Extracted text
_____

08-05-2014 01:50 AM
I have millions of recorde in a Dataset, need to get selected Names from Name field using contains or Like function in Proc sql;
YYYY AGENCES YYYY
ZZZZ ZZZZZ ZZZZ
Out put should be like
YYYY AGENCES YYYY
For this Quirey am using
create table want as select Name
where Name contains "AGENCES" or
Name contains "COMPANY" or
Name contains "ACADEMY" or
Name contains " AGENCES " or
Name contains " COMPANY " or
Name contains " ACADEMY " or
Name contains " AGENCES" or
Name contains " COMPANY" or
Name contains " ACADEMY"
I Have orizinal Name Field Observation Count is 1,00,00,000
selected Name(Contains) count is 5,000
Instead of Conains I can use "Like" function, but it is showing in log window as Macro name is not resolved for some specific Names:
Ex: - "%X", "%SYS"
Please help me out ,
how can i create Index on Name field and reduce the system processing time.
Thanks in Advance.
08-05-2014 03:42 AM
forget SQL go for NOSQL.... ; <)
- Indexing will only work for fixed values not for fuzzy ones.
- You want to process all records not just a subset. The SQL (OLTP) is designed for simple subsets.
How to proceed:
- If your source is a RDBMS check whether it can be solve with some native sql dialect. Using SQL pass-through
When not all, data must be copied to SAS. (time/resources needed)
- Using SAS reducing processing speed is checking the system is tuned for your process (bufsize memsize and more)
- Go for sequential processing when more evaluation logic is needed (contains, like, perl expressions) it is data-cleansing.

_____

Provided records
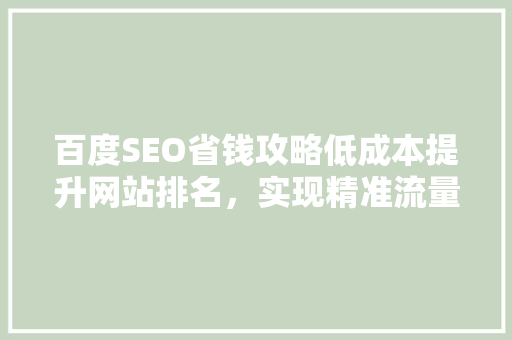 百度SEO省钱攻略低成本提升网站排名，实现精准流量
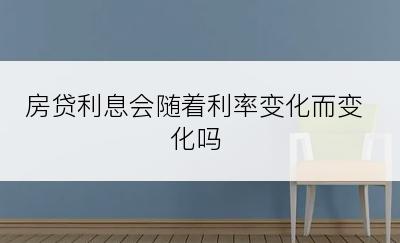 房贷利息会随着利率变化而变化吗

_____

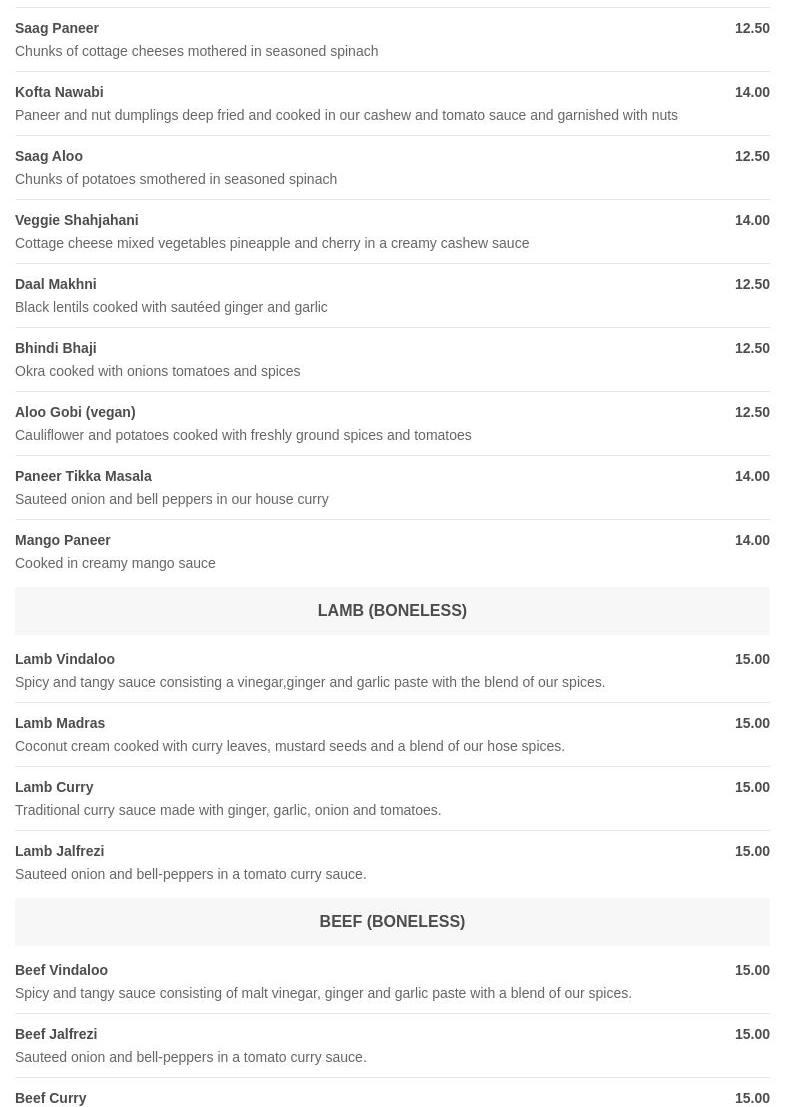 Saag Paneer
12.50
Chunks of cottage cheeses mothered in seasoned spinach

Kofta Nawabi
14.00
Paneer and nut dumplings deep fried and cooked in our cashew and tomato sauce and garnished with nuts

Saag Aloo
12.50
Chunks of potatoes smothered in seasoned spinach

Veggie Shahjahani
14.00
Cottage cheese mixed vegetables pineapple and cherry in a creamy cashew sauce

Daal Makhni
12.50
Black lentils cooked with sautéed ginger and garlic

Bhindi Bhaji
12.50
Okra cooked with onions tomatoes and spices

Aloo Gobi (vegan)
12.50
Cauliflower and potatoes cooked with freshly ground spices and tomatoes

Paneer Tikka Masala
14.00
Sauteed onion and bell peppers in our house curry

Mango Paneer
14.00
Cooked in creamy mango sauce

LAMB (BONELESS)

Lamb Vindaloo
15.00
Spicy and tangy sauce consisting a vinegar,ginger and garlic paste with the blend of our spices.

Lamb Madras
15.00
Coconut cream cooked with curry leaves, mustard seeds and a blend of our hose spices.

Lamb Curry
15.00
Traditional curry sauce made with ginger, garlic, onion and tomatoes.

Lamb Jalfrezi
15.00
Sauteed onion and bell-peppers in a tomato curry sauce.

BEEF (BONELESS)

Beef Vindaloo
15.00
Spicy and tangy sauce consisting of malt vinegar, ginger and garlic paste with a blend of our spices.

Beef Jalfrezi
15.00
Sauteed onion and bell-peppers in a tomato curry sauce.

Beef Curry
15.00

_____

Task list
1. List every distinct word that the query in the SAS forum thread searches the Name field for.
2. Write the next part of the SAS forum thread about searching the Name field, picking up after its final sentence.

Task-by-task results
1. AGENCES, COMPANY, ACADEMY

2.
Using sequential IO is much faster than random hitting more than 20% of the data (to evaluate) sequential will win. The datastep processes sequential, proc sql random. Having more than 1 processor you can think on splitting a big datastep accordingly and merge the results. The Same concept as hadoop gmapreduce.
08-05-2014 08:25 AM
Make a dataset to hold these index value ,and then contains operator .
input ind : $40.;
select * from have,ind where ACADEMY contains strip(ind) ;
08-05-2014 08:45 AM
Xia please also give an explanation on what will happen when running this.
Always fun to have several approaches to choose from and than evaluate them readability / generic applicable / executing performance
08-05-2014 10:22 AM
I believe, and correct me If I am wrong, he is doing a merge based on of IND to have based on the text being found, hence there would be an additional column in the output. The merge is only where both exist. Nice. I have run a couple of test though and a straight forward where clause does actually seem to run a fair bit faster than the merge approach:
do aval=1 to 1000000;
mytext="XXXXX ACADEMY"; output;
mytext="YYYY AGENCES YYYY"; output;
mytext="ZZZZ ZZZZZ ZZZZ"; output;
mytext="AAA COMPANY"; output;
mytext="BBBB BBBB"; output;
input ind : $40.;
create table WANT as
select mytext from have where mytext like '%COMPANY%' or mytext like '%ACADEMY%' or mytext like '%AGENCES%' or mytext like '%COMPANY%';
create table WANT as
select mytext,ind from have,ind where mytext contains strip(ind);
If you run these a few times I was seeing a difference of maybe 3 seconds real time and 1.9 user cpu time in favour of the where.
Note, to the OP - You can't use like "%" as any % within double quotes is treated as a macro variable. For the like to work you need to use single quotes.
08-05-2014 09:41 AM
At a bare minimum, you can remove two-thirds of your conditions. The first set (no leading or trailing blanks) will identify all the observations you are looking for. The other two sets of CONTAINS are just not needed.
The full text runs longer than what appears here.